## Document passage
Segment Open
Then we may push $\mathcal{F}_i$ to $S$, see
Lemma \ref{lemma-strict-transform-affine}.
We may assume that our blowup is the morphism $1 : S \to S$
associated to an effective Cartier divisor $D \subset S$.
Then the translation into algebra is the following: Suppose that $A$
is a ring and $0 \to M_1 \to M_2 \to M_3 \to 0$ is a universally
exact sequence of $A$-modules. Let $a\in A$. Then the sequence
$$
0 \to
M_1/a\text{-power torsion} \to
M_2/a\text{-power torsion} \to
M_3/a\text{-power torsion} \to 0
$$
is exact too. Namely, surjectivity of the last map and injectivity of
the first map are immediate. The problem is exactness in the middle.
Suppose that $x \in M_2$ maps to zero in $M_3/a\text{-power torsion}$.
Then $y = a^n x \in M_1$ for some $n$. Then $y$ maps to zero in
$M_2/a^nM_2$. Since $M_1 \to M_2$ is universally injective we see that
$y$ maps to zero in $M_1/a^nM_1$. Thus $y = a^n z$ for some $z \in M_1$.
Thus $a^n(x - y) = 0$. Hence $y$ maps to the class of $x$ in
$M_2/a\text{-power torsion}$ as desired.
\end{proof}







\section{Admissible blowups}
\label{section-admissible-blowups}

\noindent
To have a bit more control over our blowups we introduce the following
standard terminology.

\begin{definition}
\label{definition-admissible-blowup}
Let $X$ be a scheme. Let $U \subset X$ be an open subscheme. A morphism
$X' \to X$ is called a {\it $U$-admissible blowup} if there exists a
closed immersion $Z \to X$ of finite presentation with $Z$ disjoint from
$U$ such that $X'$ is isomorphic to the blowup of $X$ in $Z$.
\end{definition}

\noindent
We recall that $Z \to X$ is of finite presentation if and only if the
ideal sheaf $\mathcal{I}_Z \subset \mathcal{O}_X$ is of finite type, see
Morphisms, Lemma \ref{morphisms-lemma-closed-immersion-finite-presentation}.
In particular, a $U$-admissible blowup is a projective morphism, see
Lemma \ref{lemma-blowing-up-projective}.
Segment Closed
## Records
Segment Open
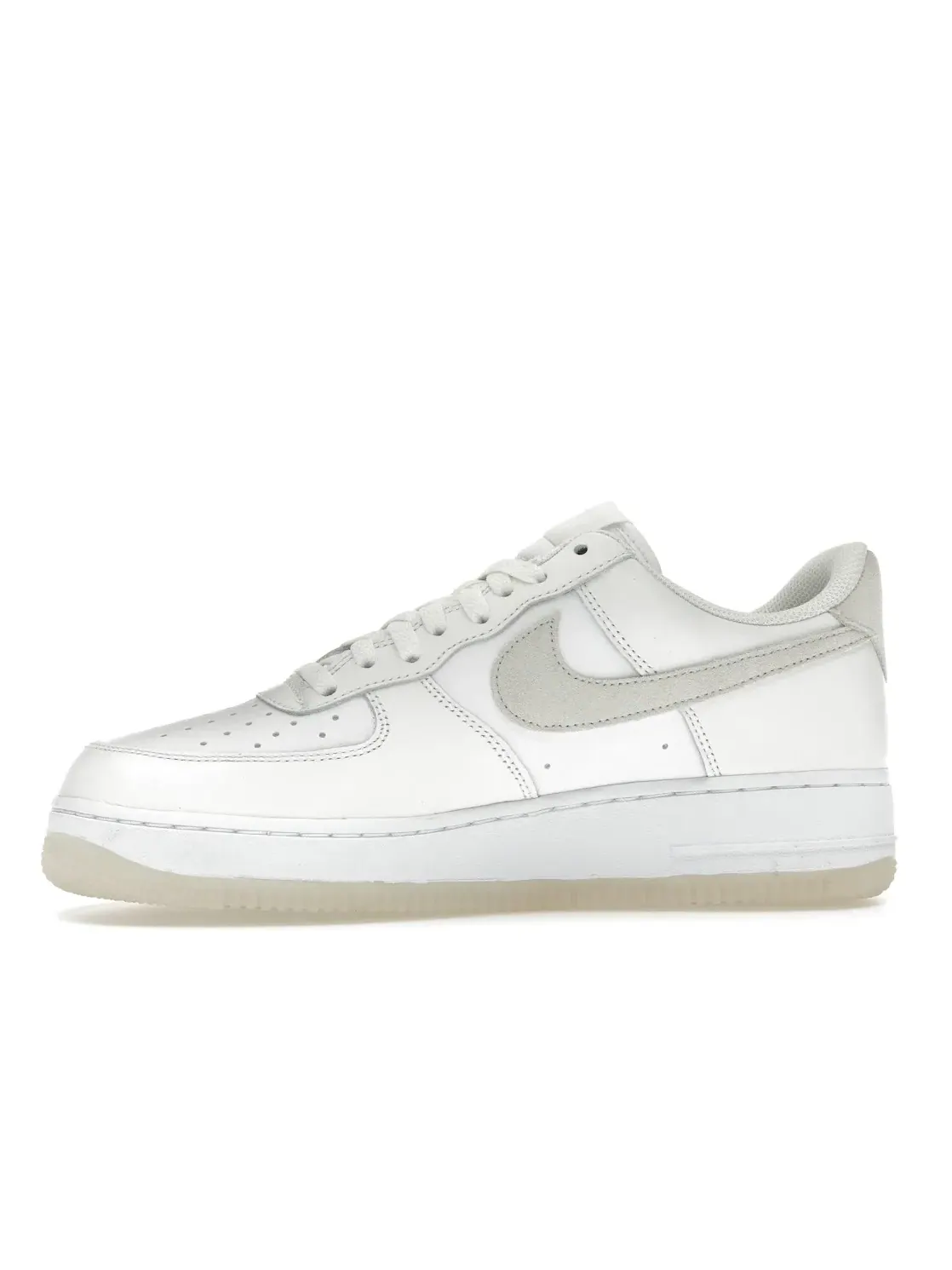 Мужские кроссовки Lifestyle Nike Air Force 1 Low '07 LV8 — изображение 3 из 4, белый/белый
Segment Closed
Segment Open
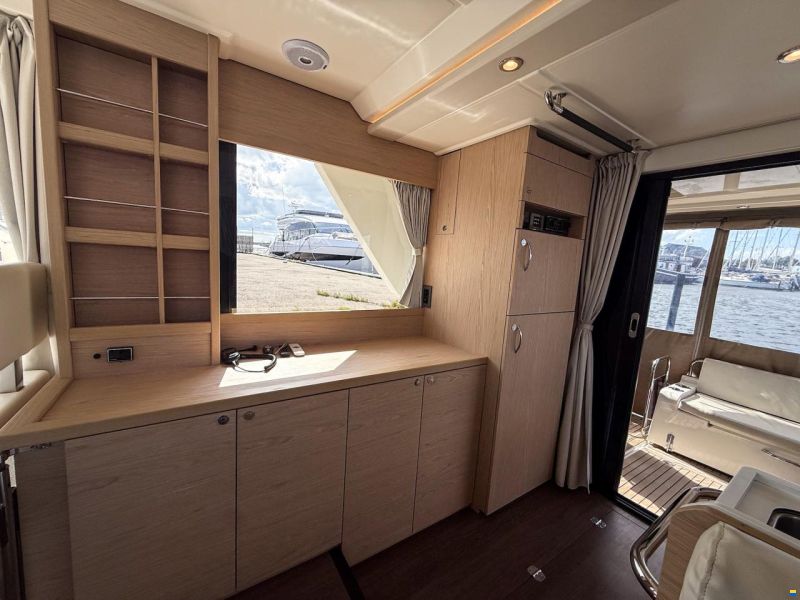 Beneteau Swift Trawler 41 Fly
Segment Closed
Segment Open
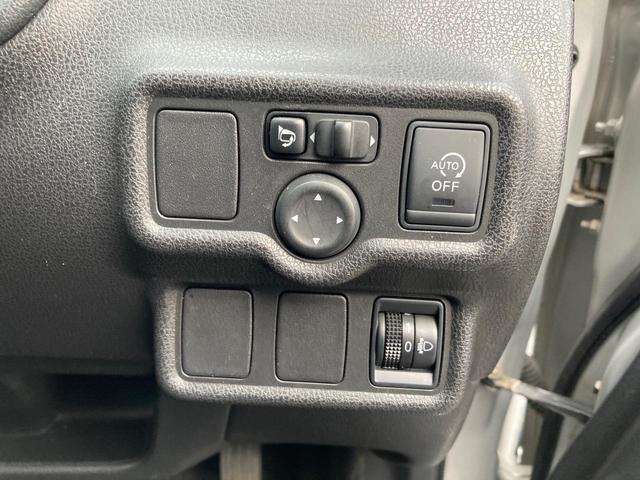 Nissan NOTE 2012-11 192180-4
Segment Closed
## Questions
1 – According to the passage on admissible blowups, what kind of morphism is a $U$-admissible blowup?
2 – Reproduce word for word the portion of the passage on admissible blowups from "Then we may" to "divisor $D \subset S$.".

## Task results
1 – A projective morphism.

2 –
Then we may push $\mathcal{F}_i$ to $S$, see
Lemma \ref{lemma-strict-transform-affine}.
We may assume that our blowup is the morphism $1 : S \to S$
associated to an effective Cartier divisor $D \subset S$.